§ **DOCUMENT SECTION**
------
However, they are well-known, so we mention them only in tabular form~\ref{table:lftj-optimizations}.
For Scala-specific optimizations one can find good explanations at~\cite{databricks-scala-guide}.

Apart from the aforementioned very useful optimizations, we investigated multiple other avenues in hope for performance improvements
which did not succeed, we list these approaches here to save others the work of investigating:

\begin{itemize}
    \item reimplement in Java
    \item use of a Galloping search before the binary search
    \item unrolling the while-loop in \textit{LeapfrogTriejoin} state machine (see \cref{alg:leapfrogTrieJoin-state-machine})
    \item predicating the \textit{action} variable in \textit{LeapfrogTriejoin} state machine
\end{itemize}

Finally, we believe that code generation for specific queries that combines the functionality of \textit{LeapfrogTriejoin}, \textit{LeapfrogJoin}
and \textit{TrieIterator} into one query-specific function would lead to noticeable performance improvements.
The reason for this belief is that our implementation takes about 3.46 seconds for a triangle query on the Twitter social circle dataset
while a triangle query-specific Julia implementation, of a colleague of ours, needs only half a second.
The main difference between our implementation and his are: the language used (Julia is a high-performance, compiled language) and the fact
that his implementation has no query interpretation overhead but cannot handle any other query than the triangle query.

However, a code generated Leapfrog Triejoin is out of scope for this thesis, also, we are aware of efforts by RelationalAi to
write a paper about this specific topic.

%  filter?
%    distinct filter does not help
%    but smaller than does - a lot

%  variable ordering
------
Excerpts of bounding box data
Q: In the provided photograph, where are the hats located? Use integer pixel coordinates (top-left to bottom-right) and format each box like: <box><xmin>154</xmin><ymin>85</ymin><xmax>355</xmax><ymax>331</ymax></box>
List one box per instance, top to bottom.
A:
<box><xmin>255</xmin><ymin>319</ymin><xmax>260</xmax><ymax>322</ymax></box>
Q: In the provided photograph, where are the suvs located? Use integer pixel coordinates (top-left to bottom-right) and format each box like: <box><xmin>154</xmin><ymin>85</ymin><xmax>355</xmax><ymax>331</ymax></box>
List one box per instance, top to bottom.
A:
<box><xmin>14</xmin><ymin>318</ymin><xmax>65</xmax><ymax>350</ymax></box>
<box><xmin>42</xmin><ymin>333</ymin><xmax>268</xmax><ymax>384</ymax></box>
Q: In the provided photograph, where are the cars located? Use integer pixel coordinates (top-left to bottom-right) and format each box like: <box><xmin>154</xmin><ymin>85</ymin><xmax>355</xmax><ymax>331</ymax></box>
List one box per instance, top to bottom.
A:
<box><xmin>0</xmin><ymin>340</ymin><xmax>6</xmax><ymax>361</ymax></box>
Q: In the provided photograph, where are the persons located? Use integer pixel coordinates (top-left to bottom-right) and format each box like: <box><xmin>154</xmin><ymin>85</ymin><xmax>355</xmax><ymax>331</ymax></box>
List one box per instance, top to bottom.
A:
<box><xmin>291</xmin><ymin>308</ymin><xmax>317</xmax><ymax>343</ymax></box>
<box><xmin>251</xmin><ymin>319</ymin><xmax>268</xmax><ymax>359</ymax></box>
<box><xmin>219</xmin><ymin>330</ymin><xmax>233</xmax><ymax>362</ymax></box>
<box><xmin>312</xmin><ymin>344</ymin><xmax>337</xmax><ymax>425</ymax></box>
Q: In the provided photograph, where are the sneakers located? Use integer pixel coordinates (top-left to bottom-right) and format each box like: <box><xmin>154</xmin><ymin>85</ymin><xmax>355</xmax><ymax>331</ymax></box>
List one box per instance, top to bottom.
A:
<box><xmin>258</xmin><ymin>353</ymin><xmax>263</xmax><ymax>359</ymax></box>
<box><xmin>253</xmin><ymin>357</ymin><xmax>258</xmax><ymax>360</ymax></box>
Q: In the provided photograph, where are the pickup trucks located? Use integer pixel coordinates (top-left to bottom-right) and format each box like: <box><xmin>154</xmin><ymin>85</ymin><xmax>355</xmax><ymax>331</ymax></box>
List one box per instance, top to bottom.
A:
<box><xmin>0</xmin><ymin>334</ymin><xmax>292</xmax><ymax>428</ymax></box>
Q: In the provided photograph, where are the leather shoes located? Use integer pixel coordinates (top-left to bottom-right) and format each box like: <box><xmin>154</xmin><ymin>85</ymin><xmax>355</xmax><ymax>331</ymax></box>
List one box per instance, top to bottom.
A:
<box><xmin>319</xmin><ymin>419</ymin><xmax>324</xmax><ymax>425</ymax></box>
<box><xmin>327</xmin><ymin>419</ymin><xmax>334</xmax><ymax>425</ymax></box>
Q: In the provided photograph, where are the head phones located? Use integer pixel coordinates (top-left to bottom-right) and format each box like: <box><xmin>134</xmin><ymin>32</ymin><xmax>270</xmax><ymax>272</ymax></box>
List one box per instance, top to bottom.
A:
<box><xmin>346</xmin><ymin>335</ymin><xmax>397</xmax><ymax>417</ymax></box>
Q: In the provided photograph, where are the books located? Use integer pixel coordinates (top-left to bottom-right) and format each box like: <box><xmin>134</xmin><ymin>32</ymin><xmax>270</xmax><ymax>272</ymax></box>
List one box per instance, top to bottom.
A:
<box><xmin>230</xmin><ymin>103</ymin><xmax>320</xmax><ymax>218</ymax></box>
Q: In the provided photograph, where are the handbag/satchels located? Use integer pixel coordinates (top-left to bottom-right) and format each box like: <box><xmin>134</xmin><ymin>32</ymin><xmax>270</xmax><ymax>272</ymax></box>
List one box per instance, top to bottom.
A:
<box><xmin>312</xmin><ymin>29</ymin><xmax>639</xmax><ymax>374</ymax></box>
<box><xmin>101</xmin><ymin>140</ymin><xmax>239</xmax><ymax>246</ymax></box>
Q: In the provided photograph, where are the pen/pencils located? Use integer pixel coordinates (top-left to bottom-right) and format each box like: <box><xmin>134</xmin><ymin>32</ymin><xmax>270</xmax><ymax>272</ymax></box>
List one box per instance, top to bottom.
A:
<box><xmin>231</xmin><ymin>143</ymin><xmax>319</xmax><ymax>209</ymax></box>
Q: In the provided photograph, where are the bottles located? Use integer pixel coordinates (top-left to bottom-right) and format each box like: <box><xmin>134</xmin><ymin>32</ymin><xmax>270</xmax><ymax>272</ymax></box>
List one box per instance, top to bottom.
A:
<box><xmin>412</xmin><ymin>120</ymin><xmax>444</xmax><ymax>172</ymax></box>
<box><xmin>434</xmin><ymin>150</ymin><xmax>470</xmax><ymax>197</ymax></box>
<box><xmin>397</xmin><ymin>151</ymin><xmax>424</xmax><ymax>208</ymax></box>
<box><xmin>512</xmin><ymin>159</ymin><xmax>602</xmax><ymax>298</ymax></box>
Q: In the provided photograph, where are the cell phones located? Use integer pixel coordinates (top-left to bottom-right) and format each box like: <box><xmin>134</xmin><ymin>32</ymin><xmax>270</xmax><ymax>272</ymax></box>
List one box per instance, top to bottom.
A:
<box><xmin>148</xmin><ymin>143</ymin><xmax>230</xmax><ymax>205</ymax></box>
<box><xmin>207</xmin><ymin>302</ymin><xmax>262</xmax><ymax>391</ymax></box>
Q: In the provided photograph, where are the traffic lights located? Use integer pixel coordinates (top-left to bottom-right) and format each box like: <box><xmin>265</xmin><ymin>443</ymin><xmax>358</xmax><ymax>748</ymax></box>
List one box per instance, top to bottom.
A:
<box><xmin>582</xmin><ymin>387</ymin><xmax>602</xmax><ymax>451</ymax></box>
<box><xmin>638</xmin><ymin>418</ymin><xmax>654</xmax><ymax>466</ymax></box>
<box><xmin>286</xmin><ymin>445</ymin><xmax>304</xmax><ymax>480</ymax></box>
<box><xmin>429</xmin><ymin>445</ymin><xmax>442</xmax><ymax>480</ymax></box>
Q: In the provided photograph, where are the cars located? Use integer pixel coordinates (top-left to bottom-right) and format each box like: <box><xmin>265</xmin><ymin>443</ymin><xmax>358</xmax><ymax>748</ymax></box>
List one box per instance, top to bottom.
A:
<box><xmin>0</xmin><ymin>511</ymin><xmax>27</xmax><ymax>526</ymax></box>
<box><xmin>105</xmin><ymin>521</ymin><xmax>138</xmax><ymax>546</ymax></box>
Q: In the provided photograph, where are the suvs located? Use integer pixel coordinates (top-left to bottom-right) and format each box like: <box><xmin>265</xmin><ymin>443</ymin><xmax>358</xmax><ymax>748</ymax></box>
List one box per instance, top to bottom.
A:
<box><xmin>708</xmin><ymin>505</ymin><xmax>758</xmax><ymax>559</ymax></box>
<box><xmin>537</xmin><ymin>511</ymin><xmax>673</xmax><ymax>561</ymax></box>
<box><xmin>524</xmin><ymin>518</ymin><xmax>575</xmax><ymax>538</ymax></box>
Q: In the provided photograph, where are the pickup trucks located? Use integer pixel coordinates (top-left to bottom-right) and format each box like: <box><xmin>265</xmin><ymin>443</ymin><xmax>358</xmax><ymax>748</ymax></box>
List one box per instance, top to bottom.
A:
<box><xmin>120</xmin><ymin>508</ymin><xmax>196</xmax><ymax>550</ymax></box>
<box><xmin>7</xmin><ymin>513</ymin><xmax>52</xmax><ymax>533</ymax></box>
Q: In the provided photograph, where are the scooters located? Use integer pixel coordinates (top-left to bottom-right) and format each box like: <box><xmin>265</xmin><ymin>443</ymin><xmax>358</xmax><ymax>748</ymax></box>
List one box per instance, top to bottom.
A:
------
§ **TO BE DONE**
1. According to the Leapfrog Triejoin excerpt, how long does the authors' implementation take for a triangle query on the Twitter social circle dataset?
2. Print the part of the Leapfrog Triejoin excerpt between "Apart from the" and "noticeable performance improvements.", inclusive.
3. Say whether each statement agrees with the Leapfrog Triejoin excerpt, answering yes or no and quoting the deciding words: (a) Reimplementing in Java is listed among approaches that did not bring performance improvements. (b) The colleague's Julia implementation can handle queries other than the triangle query. (c) A code generated Leapfrog Triejoin falls within the scope of the thesis.

§ **ANSWERS FOR THE TASKS**
1. About 3.46 seconds.

2.
Apart from the aforementioned very useful optimizations, we investigated multiple other avenues in hope for performance improvements
which did not succeed, we list these approaches here to save others the work of investigating:

\begin{itemize}
    \item reimplement in Java
    \item use of a Galloping search before the binary search
    \item unrolling the while-loop in \textit{LeapfrogTriejoin} state machine (see \cref{alg:leapfrogTrieJoin-state-machine})
    \item predicating the \textit{action} variable in \textit{LeapfrogTriejoin} state machine
\end{itemize}

Finally, we believe that code generation for specific queries that combines the functionality of \textit{LeapfrogTriejoin}, \textit{LeapfrogJoin}
and \textit{TrieIterator} into one query-specific function would lead to noticeable performance improvements.

3.
(a) Yes: "we investigated multiple other avenues in hope for performance improvements which did not succeed" and "reimplement in Java"
(b) No: "cannot handle any other query than the triangle query"
(c) No: "a code generated Leapfrog Triejoin is out of scope for this thesis"